**Saved entries**
Content starts

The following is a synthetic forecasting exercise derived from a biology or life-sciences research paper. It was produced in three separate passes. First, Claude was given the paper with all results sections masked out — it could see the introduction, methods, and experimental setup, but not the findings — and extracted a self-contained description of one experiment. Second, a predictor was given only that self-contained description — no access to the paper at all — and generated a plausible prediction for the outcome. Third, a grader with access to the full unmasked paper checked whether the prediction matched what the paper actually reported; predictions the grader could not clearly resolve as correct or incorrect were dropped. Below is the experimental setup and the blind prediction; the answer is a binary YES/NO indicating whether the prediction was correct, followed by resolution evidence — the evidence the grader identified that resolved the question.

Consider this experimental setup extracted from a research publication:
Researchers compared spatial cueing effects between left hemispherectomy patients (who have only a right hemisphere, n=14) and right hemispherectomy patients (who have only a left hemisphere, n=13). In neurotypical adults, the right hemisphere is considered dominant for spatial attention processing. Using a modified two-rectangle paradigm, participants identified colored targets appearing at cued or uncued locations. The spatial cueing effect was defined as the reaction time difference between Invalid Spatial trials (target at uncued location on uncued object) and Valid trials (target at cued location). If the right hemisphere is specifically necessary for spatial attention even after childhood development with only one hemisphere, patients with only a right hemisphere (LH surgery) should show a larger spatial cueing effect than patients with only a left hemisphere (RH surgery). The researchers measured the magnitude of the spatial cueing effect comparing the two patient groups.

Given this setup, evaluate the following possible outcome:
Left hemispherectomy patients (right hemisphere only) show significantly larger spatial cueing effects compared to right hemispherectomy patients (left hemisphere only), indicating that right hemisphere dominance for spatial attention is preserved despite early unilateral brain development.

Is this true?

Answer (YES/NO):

Content ends

**Problem to solve**
Start at the line with "Given this setup, evaluate" and stop at the end of the records. Write those lines out exactly and add nothing.

**Response box**
Given this setup, evaluate the following possible outcome:
Left hemispherectomy patients (right hemisphere only) show significantly larger spatial cueing effects compared to right hemispherectomy patients (left hemisphere only), indicating that right hemisphere dominance for spatial attention is preserved despite early unilateral brain development.

Is this true?

Answer (YES/NO):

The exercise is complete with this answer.